One soccer club has come up with an unusual way to deal with racist fans. Instead of banning people, the English Premier League club Chelsea is sending fans on a trip to Auschwitz, according to the Guardian.
Soccer can bring out intense emotions in its fans. Clubs across the European leagues have dealt with discrimination and assaults by banning offenders. But Roman Abramovich, the owner of the Chelsea club, is looking for new ways to change the way fans behave. That includes sending them to the Nazi concentration camp on an educational trip.

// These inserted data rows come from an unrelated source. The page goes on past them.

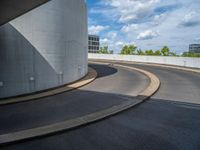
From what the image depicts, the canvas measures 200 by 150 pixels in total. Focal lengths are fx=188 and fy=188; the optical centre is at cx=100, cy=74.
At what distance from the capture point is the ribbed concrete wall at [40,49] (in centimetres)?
951

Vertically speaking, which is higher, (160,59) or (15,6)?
(15,6)

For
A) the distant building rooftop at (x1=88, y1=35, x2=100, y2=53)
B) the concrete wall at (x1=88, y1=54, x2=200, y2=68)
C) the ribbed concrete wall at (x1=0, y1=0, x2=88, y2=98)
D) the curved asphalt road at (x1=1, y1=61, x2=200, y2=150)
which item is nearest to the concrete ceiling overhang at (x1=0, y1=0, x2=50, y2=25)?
the ribbed concrete wall at (x1=0, y1=0, x2=88, y2=98)

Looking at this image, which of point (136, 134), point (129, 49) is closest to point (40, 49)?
point (136, 134)

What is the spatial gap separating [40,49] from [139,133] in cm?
764

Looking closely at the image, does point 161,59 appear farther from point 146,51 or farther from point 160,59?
point 146,51

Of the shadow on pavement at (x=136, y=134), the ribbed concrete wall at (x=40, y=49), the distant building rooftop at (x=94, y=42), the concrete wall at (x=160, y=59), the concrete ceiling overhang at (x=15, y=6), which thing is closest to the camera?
the shadow on pavement at (x=136, y=134)

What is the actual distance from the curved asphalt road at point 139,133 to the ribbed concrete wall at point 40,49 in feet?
18.5

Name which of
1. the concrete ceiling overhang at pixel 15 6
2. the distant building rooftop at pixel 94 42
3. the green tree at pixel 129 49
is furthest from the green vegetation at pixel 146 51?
the concrete ceiling overhang at pixel 15 6

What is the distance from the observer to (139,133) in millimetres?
5449

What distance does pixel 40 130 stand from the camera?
5414 millimetres

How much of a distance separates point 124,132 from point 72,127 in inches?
61.7

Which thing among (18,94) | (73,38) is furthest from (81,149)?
(73,38)

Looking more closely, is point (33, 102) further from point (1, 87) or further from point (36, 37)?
point (36, 37)

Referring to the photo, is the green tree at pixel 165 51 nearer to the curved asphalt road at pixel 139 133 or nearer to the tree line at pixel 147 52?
the tree line at pixel 147 52
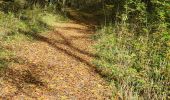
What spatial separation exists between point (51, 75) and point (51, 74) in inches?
2.9

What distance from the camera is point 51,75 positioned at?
8531mm

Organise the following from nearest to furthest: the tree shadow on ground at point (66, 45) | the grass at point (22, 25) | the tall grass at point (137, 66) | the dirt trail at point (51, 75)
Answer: the dirt trail at point (51, 75), the tall grass at point (137, 66), the tree shadow on ground at point (66, 45), the grass at point (22, 25)

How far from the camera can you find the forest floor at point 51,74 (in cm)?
729

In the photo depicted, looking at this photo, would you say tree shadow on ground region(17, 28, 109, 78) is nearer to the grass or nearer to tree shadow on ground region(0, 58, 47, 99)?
the grass

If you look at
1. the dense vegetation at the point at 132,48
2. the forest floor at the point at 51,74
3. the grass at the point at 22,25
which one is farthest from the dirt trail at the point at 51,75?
the dense vegetation at the point at 132,48

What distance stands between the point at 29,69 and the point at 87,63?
2.30 meters

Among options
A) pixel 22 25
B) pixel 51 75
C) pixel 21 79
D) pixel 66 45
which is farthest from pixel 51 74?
pixel 22 25

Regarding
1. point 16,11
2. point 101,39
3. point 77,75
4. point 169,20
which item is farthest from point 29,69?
point 16,11

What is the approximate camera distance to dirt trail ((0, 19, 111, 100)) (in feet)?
23.9

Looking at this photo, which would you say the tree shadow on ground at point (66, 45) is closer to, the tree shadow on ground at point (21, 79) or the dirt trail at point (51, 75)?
the dirt trail at point (51, 75)

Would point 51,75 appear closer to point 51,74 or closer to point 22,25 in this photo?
point 51,74

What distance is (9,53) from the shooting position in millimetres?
9500

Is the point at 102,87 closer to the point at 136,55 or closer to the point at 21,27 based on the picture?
the point at 136,55

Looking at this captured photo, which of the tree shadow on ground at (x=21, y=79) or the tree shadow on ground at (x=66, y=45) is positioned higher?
the tree shadow on ground at (x=21, y=79)
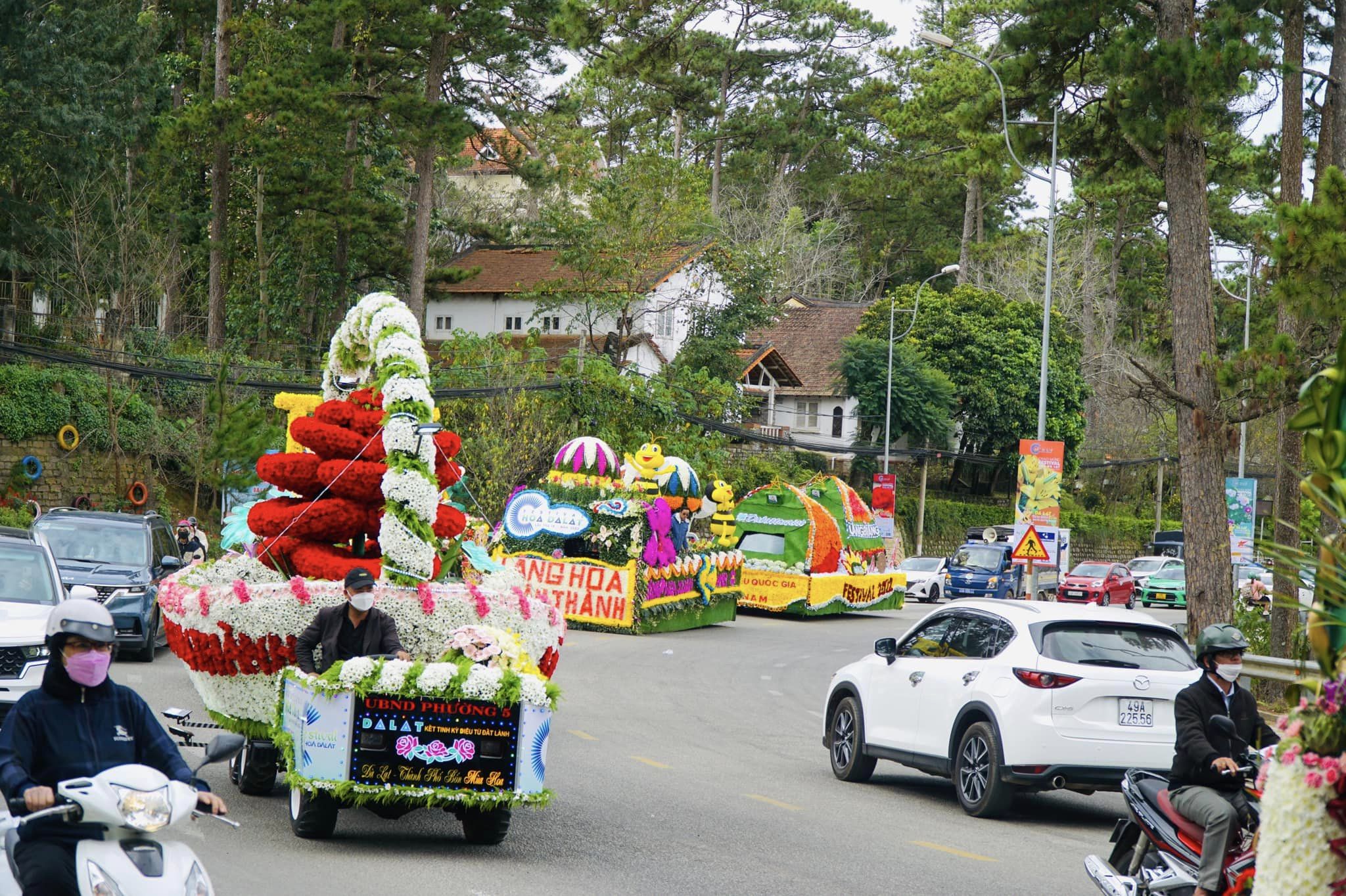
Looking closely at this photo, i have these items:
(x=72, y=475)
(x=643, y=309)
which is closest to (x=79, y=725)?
(x=72, y=475)

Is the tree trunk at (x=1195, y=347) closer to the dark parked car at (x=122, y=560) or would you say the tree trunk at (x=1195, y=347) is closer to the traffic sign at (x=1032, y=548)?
the traffic sign at (x=1032, y=548)

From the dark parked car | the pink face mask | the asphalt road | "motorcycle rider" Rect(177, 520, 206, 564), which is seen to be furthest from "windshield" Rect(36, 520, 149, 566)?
the pink face mask

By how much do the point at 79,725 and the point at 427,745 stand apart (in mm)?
3376

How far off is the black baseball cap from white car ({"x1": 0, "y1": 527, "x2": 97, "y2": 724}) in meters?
3.53

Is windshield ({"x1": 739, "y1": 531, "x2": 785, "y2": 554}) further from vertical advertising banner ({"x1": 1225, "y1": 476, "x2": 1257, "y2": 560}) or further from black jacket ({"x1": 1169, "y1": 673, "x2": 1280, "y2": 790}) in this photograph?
black jacket ({"x1": 1169, "y1": 673, "x2": 1280, "y2": 790})

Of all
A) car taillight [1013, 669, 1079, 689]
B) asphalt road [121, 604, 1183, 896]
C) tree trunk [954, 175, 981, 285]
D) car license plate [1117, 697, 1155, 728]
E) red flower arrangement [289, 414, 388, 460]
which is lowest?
asphalt road [121, 604, 1183, 896]

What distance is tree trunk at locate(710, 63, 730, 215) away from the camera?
65500 mm

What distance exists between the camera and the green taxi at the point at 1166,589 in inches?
1929

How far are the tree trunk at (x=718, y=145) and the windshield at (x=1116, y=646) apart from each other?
5344cm

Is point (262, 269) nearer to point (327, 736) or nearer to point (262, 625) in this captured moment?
point (262, 625)

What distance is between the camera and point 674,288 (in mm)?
58875

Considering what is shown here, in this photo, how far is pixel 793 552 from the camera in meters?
36.1

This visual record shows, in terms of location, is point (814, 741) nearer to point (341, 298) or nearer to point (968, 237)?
point (341, 298)

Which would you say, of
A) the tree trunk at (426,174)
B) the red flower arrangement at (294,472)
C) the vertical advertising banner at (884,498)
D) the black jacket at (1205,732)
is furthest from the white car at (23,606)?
the vertical advertising banner at (884,498)
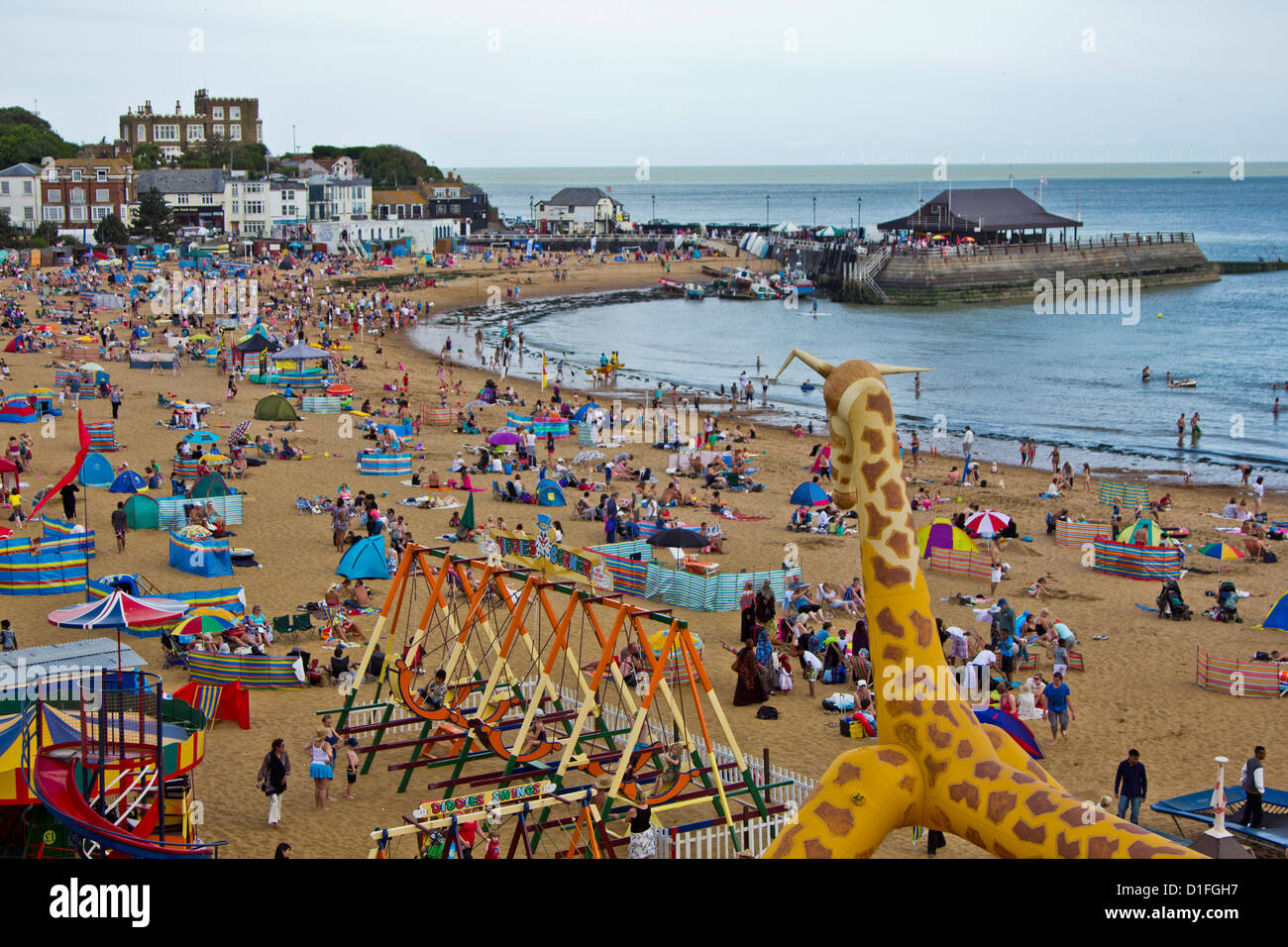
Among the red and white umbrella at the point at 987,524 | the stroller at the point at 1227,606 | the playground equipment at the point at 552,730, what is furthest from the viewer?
the red and white umbrella at the point at 987,524

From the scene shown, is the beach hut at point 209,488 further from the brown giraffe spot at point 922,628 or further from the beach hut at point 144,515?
the brown giraffe spot at point 922,628

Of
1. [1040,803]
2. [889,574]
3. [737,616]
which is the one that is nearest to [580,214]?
[737,616]

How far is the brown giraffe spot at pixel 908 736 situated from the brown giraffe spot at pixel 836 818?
2.37 feet

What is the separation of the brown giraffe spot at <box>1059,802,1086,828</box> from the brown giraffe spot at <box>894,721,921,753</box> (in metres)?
1.16

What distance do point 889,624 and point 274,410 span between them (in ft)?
101

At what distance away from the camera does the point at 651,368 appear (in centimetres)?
6053

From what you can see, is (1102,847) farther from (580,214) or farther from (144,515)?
(580,214)

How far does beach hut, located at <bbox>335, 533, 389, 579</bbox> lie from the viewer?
73.8 ft

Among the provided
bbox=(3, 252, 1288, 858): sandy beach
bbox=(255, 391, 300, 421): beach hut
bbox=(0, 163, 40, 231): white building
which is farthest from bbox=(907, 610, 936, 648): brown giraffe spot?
bbox=(0, 163, 40, 231): white building

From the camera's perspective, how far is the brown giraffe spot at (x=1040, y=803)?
9.02 meters

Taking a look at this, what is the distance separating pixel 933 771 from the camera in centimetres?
964

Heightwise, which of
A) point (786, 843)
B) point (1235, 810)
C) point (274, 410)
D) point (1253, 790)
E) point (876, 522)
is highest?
point (876, 522)

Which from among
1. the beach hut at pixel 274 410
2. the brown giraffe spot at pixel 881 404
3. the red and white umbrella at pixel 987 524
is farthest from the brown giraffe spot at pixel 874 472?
the beach hut at pixel 274 410
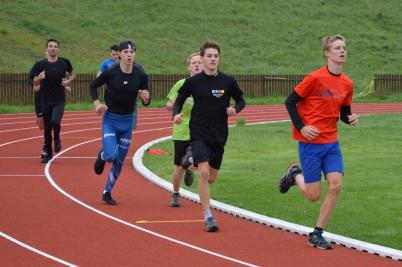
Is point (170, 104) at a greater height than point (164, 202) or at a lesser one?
greater

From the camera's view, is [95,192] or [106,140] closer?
[106,140]

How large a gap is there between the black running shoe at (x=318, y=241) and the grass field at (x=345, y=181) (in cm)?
59

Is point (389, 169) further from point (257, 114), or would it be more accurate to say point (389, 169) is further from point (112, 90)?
point (257, 114)

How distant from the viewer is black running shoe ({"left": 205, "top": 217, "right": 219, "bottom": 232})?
10484 millimetres

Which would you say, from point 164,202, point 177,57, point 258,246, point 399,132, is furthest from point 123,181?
point 177,57

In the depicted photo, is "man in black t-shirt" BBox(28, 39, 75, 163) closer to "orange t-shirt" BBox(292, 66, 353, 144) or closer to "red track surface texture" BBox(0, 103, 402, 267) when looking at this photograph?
"red track surface texture" BBox(0, 103, 402, 267)

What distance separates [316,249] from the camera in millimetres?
9344

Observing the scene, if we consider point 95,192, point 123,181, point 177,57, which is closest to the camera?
point 95,192

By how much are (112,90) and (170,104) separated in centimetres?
91

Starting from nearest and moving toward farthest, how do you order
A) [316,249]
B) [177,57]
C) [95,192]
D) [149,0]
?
1. [316,249]
2. [95,192]
3. [177,57]
4. [149,0]

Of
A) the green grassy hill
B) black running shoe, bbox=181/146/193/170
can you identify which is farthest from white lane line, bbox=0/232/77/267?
the green grassy hill

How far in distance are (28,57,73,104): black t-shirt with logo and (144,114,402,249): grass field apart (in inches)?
85.6

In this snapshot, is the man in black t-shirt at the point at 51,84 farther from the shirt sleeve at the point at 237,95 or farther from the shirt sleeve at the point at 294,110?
the shirt sleeve at the point at 294,110

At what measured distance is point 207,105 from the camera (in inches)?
425
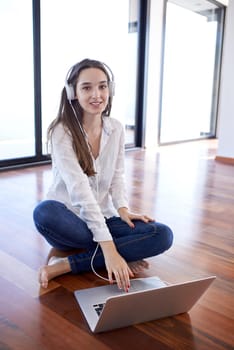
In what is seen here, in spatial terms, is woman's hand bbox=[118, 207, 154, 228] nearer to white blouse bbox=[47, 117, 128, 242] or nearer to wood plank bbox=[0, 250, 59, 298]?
white blouse bbox=[47, 117, 128, 242]

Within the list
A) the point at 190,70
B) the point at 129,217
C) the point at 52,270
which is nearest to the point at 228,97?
the point at 190,70

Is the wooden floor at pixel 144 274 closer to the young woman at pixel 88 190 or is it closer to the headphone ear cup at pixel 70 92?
the young woman at pixel 88 190

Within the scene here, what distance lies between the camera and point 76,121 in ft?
4.40

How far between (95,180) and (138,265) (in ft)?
1.25

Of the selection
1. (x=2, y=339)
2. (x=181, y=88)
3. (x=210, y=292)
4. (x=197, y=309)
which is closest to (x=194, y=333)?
(x=197, y=309)

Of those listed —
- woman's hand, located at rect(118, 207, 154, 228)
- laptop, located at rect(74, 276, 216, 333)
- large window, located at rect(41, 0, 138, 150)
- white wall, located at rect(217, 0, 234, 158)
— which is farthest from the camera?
white wall, located at rect(217, 0, 234, 158)

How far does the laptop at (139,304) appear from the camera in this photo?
3.15ft

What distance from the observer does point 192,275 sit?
1.42 m

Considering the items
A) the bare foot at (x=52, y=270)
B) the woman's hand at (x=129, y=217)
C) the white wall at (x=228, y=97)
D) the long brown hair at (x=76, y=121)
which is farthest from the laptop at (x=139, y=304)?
the white wall at (x=228, y=97)

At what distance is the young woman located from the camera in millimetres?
1271

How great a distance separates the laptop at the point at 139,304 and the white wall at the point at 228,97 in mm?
3135

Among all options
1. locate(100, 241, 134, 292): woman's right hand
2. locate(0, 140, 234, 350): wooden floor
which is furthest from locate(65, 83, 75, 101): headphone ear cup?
locate(0, 140, 234, 350): wooden floor

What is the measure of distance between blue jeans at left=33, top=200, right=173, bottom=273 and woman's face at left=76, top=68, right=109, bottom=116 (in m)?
0.39

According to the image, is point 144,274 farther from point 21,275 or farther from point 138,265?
point 21,275
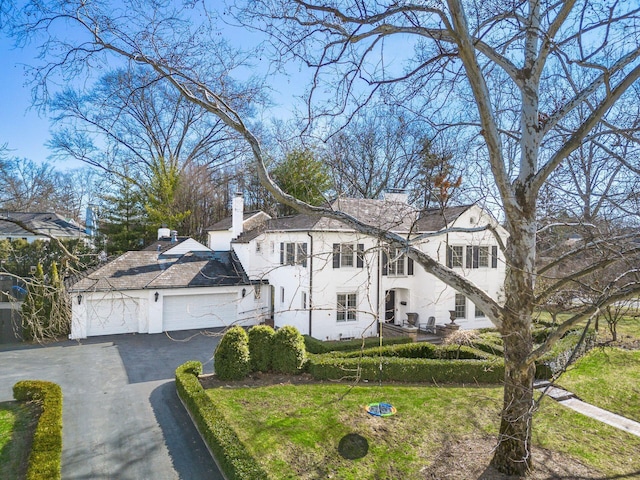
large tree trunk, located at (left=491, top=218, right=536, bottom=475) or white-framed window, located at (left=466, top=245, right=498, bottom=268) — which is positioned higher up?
white-framed window, located at (left=466, top=245, right=498, bottom=268)

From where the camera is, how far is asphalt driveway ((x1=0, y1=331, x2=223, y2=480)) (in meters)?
7.93

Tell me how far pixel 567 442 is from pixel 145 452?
9.30 meters

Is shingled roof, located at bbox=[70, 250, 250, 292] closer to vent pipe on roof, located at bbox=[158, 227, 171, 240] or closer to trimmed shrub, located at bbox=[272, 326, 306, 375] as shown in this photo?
trimmed shrub, located at bbox=[272, 326, 306, 375]

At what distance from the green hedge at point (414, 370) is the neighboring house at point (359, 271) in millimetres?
4081

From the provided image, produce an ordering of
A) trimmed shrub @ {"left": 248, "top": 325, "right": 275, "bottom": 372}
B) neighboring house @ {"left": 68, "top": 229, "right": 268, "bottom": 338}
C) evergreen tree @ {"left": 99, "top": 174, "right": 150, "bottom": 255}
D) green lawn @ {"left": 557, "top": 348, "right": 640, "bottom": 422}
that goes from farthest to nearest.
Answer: evergreen tree @ {"left": 99, "top": 174, "right": 150, "bottom": 255} < neighboring house @ {"left": 68, "top": 229, "right": 268, "bottom": 338} < trimmed shrub @ {"left": 248, "top": 325, "right": 275, "bottom": 372} < green lawn @ {"left": 557, "top": 348, "right": 640, "bottom": 422}

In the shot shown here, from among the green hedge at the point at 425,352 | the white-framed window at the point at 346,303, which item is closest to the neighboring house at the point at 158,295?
the white-framed window at the point at 346,303

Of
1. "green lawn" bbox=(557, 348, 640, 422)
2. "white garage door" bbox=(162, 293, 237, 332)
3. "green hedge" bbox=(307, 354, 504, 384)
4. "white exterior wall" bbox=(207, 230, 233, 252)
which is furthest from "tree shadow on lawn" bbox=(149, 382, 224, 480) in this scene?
"white exterior wall" bbox=(207, 230, 233, 252)

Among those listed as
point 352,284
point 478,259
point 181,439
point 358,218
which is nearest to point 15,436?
point 181,439

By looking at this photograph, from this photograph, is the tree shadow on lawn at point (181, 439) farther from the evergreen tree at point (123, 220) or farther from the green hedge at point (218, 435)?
the evergreen tree at point (123, 220)

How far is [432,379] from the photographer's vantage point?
41.3 feet

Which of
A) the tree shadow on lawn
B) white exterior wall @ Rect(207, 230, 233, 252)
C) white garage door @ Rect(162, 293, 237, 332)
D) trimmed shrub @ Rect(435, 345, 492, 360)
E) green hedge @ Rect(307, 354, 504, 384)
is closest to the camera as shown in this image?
the tree shadow on lawn

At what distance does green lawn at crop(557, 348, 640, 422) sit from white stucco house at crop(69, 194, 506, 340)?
5876 millimetres

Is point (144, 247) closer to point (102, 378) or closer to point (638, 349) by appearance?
point (102, 378)

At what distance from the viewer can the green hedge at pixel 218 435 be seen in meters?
6.98
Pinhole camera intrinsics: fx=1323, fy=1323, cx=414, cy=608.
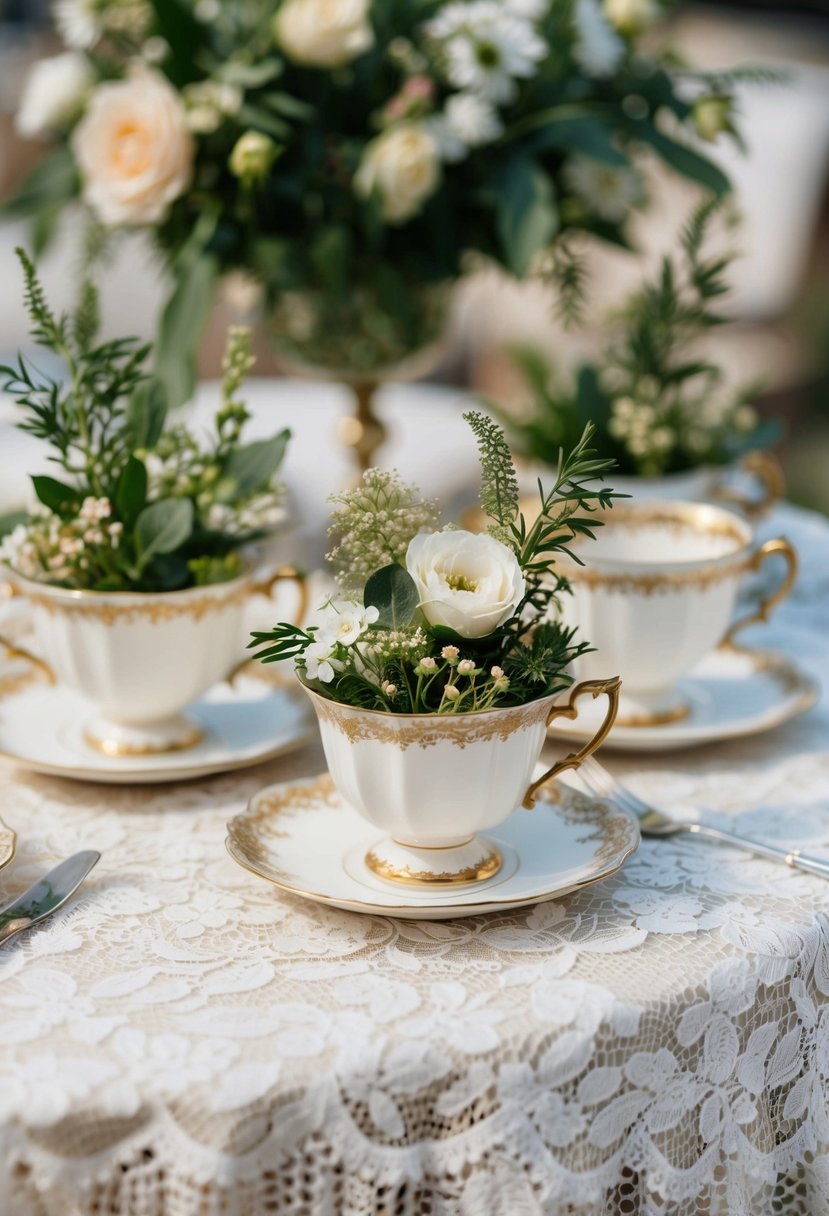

“In the past we would take them from the crowd and ban them, for up to three years. Now we say: ‘You did something wrong. You have the option. We can ban you or you can spend some time with our diversity officers, understanding what you did wrong.,'” Chelsea Chairman Bruce Buck told the Sun.
Instead of pushing people out, the club wants to help them change.
“If you just ban people, you will never change their behavior. This policy gives them the chance to realize what they have done, to make them want to behave better,” Buck added.
Chelsea has been publicly fighting against discrimination and racism among its fans for over a year. In September 2017, the club started calling out fans who were yelling antisemitic chants at a rival team.
“It is hard to act when a group of 50 or 100 people are chanting. That’s virtually impossible to deal with or try to drag them out of the stadium. But if we have individuals that we can identify, we can act,” Buck said.
The club also started a video campaign in January this year to educate fans about antisemitism in soccer.
A reminder that tonight’s match with Bournemouth marks the start of our campaign to tackle antisemitism in football.
— Chelsea FC (@ChelseaFC) January 31, 2018
In April, Chelsea sent a group of people Auschwitz for the March of the Living. In June, it followed up by sending 150 staff and supporters on a day trip to the site. Backers and the Football Supporters Federation like the idea of sending fans to the camp. The FSF made a public statement saying that they agreed with Buck’s opinion that banning people doesn’t change an individual’s beliefs or behavior.
In addition, the club is holding workshops and screening movies for fans and at local schools to help raise awareness. Chelsea has also set up a hotline where people can report racist behavior.
Buck said that he hopes the programs will help change a few minds and maybe even spread among other institutions.